Using TF-IDF retrieval to improve GPT-4 translation with better in-context learning examples
1. Introduction
Large language models (LLMs) have shown impressive proficiency in downstream tasks through conditioning on input-label pairs. This inference mode is called in-context learning (Brown et al. 2020). GPT-4 can improve its translation capabilities without fine-tuning by providing specific task examples.

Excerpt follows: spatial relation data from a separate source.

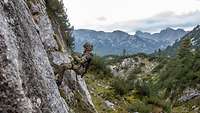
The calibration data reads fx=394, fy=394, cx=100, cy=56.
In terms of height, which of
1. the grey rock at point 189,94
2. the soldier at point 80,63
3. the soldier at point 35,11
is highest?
the soldier at point 35,11

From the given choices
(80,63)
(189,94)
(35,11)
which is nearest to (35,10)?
(35,11)

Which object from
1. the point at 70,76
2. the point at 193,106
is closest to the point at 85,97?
the point at 70,76

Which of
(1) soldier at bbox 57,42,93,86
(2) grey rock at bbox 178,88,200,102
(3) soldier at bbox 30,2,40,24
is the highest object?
(3) soldier at bbox 30,2,40,24

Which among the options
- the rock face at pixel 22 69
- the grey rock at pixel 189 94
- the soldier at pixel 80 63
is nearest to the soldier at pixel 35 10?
the soldier at pixel 80 63

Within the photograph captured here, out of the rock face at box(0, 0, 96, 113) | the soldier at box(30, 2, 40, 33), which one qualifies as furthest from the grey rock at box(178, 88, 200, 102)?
the rock face at box(0, 0, 96, 113)

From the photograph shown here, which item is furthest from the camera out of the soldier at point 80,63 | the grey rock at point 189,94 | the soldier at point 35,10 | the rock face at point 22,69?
the grey rock at point 189,94

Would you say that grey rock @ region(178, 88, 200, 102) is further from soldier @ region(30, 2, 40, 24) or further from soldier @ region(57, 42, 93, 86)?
soldier @ region(57, 42, 93, 86)

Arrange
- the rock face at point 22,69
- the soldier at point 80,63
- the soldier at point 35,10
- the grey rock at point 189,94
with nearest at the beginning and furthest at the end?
the rock face at point 22,69
the soldier at point 80,63
the soldier at point 35,10
the grey rock at point 189,94

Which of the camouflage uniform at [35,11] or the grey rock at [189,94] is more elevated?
the camouflage uniform at [35,11]

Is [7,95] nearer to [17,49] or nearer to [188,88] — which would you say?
[17,49]

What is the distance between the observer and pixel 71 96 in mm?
21562

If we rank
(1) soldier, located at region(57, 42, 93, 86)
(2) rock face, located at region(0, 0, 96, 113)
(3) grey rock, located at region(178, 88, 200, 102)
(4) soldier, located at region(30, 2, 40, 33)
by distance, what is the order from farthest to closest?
(3) grey rock, located at region(178, 88, 200, 102) → (4) soldier, located at region(30, 2, 40, 33) → (1) soldier, located at region(57, 42, 93, 86) → (2) rock face, located at region(0, 0, 96, 113)

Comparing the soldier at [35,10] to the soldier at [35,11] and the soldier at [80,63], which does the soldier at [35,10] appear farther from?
the soldier at [80,63]

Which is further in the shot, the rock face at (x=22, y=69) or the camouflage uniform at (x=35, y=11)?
the camouflage uniform at (x=35, y=11)
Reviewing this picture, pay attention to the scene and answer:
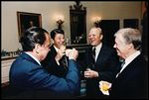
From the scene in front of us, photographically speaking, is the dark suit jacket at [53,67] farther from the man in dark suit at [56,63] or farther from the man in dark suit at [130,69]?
the man in dark suit at [130,69]

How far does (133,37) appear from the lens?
1561 mm

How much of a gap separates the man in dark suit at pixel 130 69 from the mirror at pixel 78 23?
5.45 meters

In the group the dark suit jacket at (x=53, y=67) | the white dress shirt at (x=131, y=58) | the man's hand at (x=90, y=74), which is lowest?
the man's hand at (x=90, y=74)

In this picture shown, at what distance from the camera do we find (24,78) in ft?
4.42

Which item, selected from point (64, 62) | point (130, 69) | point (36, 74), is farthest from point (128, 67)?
point (64, 62)

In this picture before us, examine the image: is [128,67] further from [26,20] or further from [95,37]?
[26,20]

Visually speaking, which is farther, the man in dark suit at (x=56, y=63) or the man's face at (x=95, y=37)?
the man's face at (x=95, y=37)

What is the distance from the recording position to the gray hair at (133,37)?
5.10 feet

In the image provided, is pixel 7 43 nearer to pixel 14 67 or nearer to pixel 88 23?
pixel 88 23

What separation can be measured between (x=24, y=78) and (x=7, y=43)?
3970 millimetres

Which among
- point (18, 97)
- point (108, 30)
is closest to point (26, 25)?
point (108, 30)

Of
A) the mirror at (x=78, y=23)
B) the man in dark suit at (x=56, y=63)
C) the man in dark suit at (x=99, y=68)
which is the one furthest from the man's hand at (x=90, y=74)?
the mirror at (x=78, y=23)

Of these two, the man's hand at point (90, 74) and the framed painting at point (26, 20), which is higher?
the framed painting at point (26, 20)

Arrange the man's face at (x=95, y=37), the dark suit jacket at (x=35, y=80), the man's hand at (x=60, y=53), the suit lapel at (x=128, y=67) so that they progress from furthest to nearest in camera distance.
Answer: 1. the man's face at (x=95, y=37)
2. the man's hand at (x=60, y=53)
3. the suit lapel at (x=128, y=67)
4. the dark suit jacket at (x=35, y=80)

The effectiveness of in-context learning stems from Implicit Bayesian Inference (Xie et al. 2022). Random selection of examples cannot effectively help GPT-4 understand the prompt concept. The primary objective is strategic selection of suitable examples based on user input.
2. Proposed Method
This methodology assumes access to a dataset Ds containing translation pairs. A text retriever (Gao 2023) locates and selects the top K sentences with similar meaning to the user prompt.
The retriever has two components:
- TF-IDF Matrix - measures term frequency and inverse document frequency
- Cosine Similarity - measures similarity between TF-IDF vectors
TF-IDF Score
TF-IDF scores measure the significance of words within documents:
- TF (Term Frequency): How often a word appears in a document
- IDF (Inverse Document Frequency): Significance of a word across the corpus
Cosine Similarity
Cosine similarity assesses similarity between two vectors by considering the angle between their representations. Higher scores indicate greater similarity between the user prompt and dataset documents.

3. Experimental Setup
3.1 Experimental Procedure
The experiment covers three scenarios:
- No ICL: GPT-4 translation without in-context learning examples
- Random ICL: Random selection of translation examples
- Proposed Method: TF-IDF retriever selects top 4 examples based on similarity scores
Evaluation Metrics
- BLEU Score: Compares translated segments with reference translations (Papineni et al. 2002)
- COMET Score: Neural framework for multilingual MT evaluation achieving state-of-the-art correlation with human judgments (Rei et al. 2020)
3.2 Datasets
OPUS-100 (Zhang et al. 2020) was chosen because it:
- Contains diverse translation language pairs (ZH-EN, JA-EN, VI-EN)
- Covers diverse domains for effective example selection
Configuration:
- 10,000 training instances per language pair for Ds
- First 100 sentences from test set for evaluation
3.3 Implementation
Using scikit-learn’s TfidfVectorizer and cosine_similarity functions:
- Merge user prompt with Ds
- Calculate cosine similarity scores between prompt and all sentences
- Select top 4 examples based on similarity
- Embed examples into GPT-4 prompt

4. Results and Discussion

Key Findings:
- The proposed approach shows superior translation accuracy across all language pairs
- A 1% improvement in BLEU score is significant in machine translation
- Random ICL sometimes performs worse than no ICL at all
- This highlights the importance of judicious example selection
Dataset Size Impact

Testing with 1 million sentences confirmed that larger Ds datasets improve GPT-4 task learning effectiveness.
5. Conclusion and Next Steps
This paper introduces a method to enhance GPT-4 translation through in-context learning with TF-IDF retrieval. The approach:
- Constructs a retriever using TF-IDF matrix and cosine similarity
- Selects sentences that closely align with user prompts
- Shows improvements in both BLEU and COMET scores
Future Research Directions:
- Dataset Construction: Creating comprehensive, high-quality translation datasets across domains
- Example Quantity: Investigating impact of using 5 or 10 examples instead of 4
6. References
- Brown, T., et al. (2020). “Language models are few-shot learners.”
- Xie, S. M., et al. (2022). “An Explanation of In-context Learning as Implicit Bayesian Inference.”
- Bashir, D. (2023). “In-Context Learning, in Context.” The Gradient.
- Das, R., et al. (2021). “Case-based reasoning for natural language queries over knowledge bases.”
- Liu, J., et al. (2022). “What makes good in-context examples for GPT-3?”
- Margatina, K., et al. (2023). “Active learning principles for in-context learning with large language models.”
- Gao, L., et al. (2023). “Ambiguity-Aware In-Context Learning with Large Language Models.”
- Papineni, K., et al. (2002). “BLEU: A method for automatic evaluation of machine translation.”
- Rei, R., et al. (2020). “COMET: A Neural Framework for MT Evaluation.”
- Zhang, B., et al. (2020). “Improving Massively Multilingual Neural Machine Translation and Zero-Shot Translation.”